Catching ghosts and chocolate dickie birds
CHARLIE and the Chocolate Factory is a classic children’s story. Regrettably some of us came late to discovering Roald Dahl. In my case it was well into my teens.
That didn’t mean that we were deprived. Growing up in my Bangladesh Market district in Chatsworth, we had a great tradition of storytelling.
It wasn’t quite like the Pied Piper of Hamlin gathering the children of the village under a tree and conjuring up tales, but it came fairly close to that.
Owning a physical book was fairly rare. That allowed for a rich oral tradition to flourish. My dear mother mediated the reading cultures of the East and the West with a healthy dash of her own imagination.
Nursery rhymes like Two Little Dickie Birds and Sing a Song of Sixpence sometimes took mysterious and convoluted turns.
One moment you were singing like children in England and the next they veered into a local storyline with local characters.
Not unusual when you consider how Isidingo, 7de Laan or Isibaya draws a storyline from local issues or political foibles.
Now that played havoc with a youngster’s mind, where there is a certain predictability. What it did allow for was a great sense of the fantastic to flourish.
That skill came in handy when making up excuses for unfinished homework.
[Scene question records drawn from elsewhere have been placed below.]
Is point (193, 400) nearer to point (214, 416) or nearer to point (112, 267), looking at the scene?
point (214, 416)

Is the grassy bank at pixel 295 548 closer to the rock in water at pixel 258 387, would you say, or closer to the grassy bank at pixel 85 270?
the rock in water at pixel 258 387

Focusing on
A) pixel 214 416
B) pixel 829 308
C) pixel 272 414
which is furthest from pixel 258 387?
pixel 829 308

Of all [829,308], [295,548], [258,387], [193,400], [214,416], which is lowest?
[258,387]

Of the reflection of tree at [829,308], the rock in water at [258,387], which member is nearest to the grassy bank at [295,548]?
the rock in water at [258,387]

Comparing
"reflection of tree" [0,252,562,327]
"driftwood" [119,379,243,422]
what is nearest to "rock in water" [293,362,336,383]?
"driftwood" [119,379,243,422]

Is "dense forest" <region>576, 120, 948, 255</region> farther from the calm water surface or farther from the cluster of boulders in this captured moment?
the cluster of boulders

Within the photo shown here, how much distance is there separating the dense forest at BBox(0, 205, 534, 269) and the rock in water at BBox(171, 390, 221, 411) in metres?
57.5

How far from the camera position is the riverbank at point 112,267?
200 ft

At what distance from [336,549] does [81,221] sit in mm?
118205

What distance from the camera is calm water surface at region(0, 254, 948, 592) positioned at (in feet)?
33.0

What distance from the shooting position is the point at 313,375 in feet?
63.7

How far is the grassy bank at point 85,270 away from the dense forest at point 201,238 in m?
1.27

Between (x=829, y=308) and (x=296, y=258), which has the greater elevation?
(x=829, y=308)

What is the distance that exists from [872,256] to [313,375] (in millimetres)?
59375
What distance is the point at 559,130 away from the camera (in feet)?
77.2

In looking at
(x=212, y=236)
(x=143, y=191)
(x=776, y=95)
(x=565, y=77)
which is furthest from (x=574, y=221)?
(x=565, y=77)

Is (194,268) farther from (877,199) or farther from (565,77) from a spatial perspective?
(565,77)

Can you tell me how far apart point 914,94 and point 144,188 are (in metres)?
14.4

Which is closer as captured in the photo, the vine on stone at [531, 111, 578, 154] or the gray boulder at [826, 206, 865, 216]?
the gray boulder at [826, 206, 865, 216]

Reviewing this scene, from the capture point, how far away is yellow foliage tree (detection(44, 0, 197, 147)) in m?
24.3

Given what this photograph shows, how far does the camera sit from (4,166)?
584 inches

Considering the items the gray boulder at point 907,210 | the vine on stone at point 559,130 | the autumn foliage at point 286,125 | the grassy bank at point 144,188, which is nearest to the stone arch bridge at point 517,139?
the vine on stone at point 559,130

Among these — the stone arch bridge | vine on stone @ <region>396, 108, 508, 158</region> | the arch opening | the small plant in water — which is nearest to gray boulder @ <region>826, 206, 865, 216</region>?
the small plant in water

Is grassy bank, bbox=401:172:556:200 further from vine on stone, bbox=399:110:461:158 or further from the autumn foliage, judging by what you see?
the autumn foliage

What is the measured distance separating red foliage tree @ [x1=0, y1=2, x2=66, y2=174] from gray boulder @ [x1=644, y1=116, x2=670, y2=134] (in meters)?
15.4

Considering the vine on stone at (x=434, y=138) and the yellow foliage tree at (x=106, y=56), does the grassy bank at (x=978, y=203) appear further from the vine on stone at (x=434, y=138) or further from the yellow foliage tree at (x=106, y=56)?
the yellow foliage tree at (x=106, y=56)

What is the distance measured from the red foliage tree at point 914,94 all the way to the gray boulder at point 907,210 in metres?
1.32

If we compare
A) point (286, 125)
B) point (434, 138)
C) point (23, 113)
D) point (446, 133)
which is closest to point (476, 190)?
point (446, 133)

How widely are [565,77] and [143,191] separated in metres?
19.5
One could stand up in class with a straight face and say lights had to be turned off at home as the family spent the evening catching ghosts. For years I was convinced Casper the Friendly Ghost was real.
Then there was this chap called Tenaliraman who did the most amazing things. In one incarnation he was so thin that he could walk between raindrops.
In another take on that tale a riddle is posed as to how it was that in a rainstorm Tenaliraman could emerge at his destination bone dry.
One answer is that he stripped off, bundled his clothes into a ball and carried them under his arm.
Tenaliraman did such weird things that he couldn’t possibly exist. Picture my incredulity then when I discovered that Tenali Ramakrishna was a 16th century Telugu poet and court jester to the Vijayanagara emperor in what is today Andhra Pradesh.
His legend is his witty and humorous take on everyday life – not unlike Dahl, who has brought Charlie Bucket, Willy Wonka and the Oompaloompas into the popular imagination.
Charlie’s tiny house bursting with his parents and four grandparents could easily have been the crowded conditions in the six family tenements in Chatsworth.
The golden ticket has a ring with the scratch card competitions that were all the rage in the ’70s and ’80s. Even in this age of diabetes and sugar tax, who hasn’t imagined falling in a chocolate river?
Dahl also had a great talent for making up words, some of which have now weaved their way into the Oxford Dictionary. You can easily tell the well-read who drop words like delumptious, gruncious, hopscotchy, propsposterous, rotsome, squibbling, uckymucky and whoopseysplunkers.
One of my favourite lines from James and the Giant Peach is where Centipede says: “I’ve eaten many strange and scrumptious dishes in my time.”
A cautionary note: don’t confuse good reading with the scoundrel R Kelly, who styles himself as the Pied Piper of R&B and mounted his own Chocolate Factory Tour.